Let’s hope NASCAR powerhouse Richard Childress can help fast-track plans for a pediatric-trauma institute at Wake Forest University Baptist Medical Center. By offering better treatment and prevention of childhood accidents and injuries, this could save a lot of young lives.
Accidental injury and death is the No. 1 killer of American children, with motor vehicle mishaps the pprimary cause, followed by falls, drowning and sports-related injuries. Almost 12,400 children died last year from physical injuries, and another 100,000 were permanently disabled.
Behind those numbers is a universe of heartbreak. Access to better treatment, available more quickly, could save lives and mitigate injuries. Better education about the causes of childhood injuries could prevent some of these accidents from occurring.
Just as Childress has set ó and met ó high goals for himself in racing, his medical partnership with the hospital is also highly ambitious.
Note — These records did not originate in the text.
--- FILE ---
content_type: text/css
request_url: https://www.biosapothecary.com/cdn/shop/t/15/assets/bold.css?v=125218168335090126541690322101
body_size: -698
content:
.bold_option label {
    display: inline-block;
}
While Childress will provide the initial $5 million in seed money to establish the pediatric-trauma facility at Brenner’s Chldren Hospital, the total fund-raising goal is $47 million, to be rounded up within three years. The hospital and the Childress family hope to raise almost half of that from corporate and individual donors.
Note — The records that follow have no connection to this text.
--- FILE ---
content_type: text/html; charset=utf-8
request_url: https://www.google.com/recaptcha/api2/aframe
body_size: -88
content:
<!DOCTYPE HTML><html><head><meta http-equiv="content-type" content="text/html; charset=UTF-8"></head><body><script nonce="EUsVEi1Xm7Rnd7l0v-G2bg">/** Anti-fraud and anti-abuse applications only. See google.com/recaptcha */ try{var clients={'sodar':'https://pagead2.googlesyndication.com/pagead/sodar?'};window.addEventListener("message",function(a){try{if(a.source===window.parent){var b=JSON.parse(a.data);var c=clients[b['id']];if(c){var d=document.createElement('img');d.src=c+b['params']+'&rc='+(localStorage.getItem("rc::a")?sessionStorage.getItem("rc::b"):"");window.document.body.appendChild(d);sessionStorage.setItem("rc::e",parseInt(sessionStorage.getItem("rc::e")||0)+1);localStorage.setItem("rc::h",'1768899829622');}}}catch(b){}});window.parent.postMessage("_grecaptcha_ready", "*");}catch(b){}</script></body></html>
That’s a tall order, but given Childress’ high profile in racing and business circles (including his Davidson County vineyards), he has the kind of connections that can make things happen. He also can draw on the generosity of the racing community, which is already the driving force behind literally dozens of foundations and charities to which drivers and team owners lend their names and fund-raising power.
By specializing in children’s trauma care, the center could offer a setting particularly suited to the needs of young accident victims with serious injuries, while also helping to further trauma research and the training of doctors. This is a life-saving project for our region and beyond. Let’s hope it gains the support to speed ahead.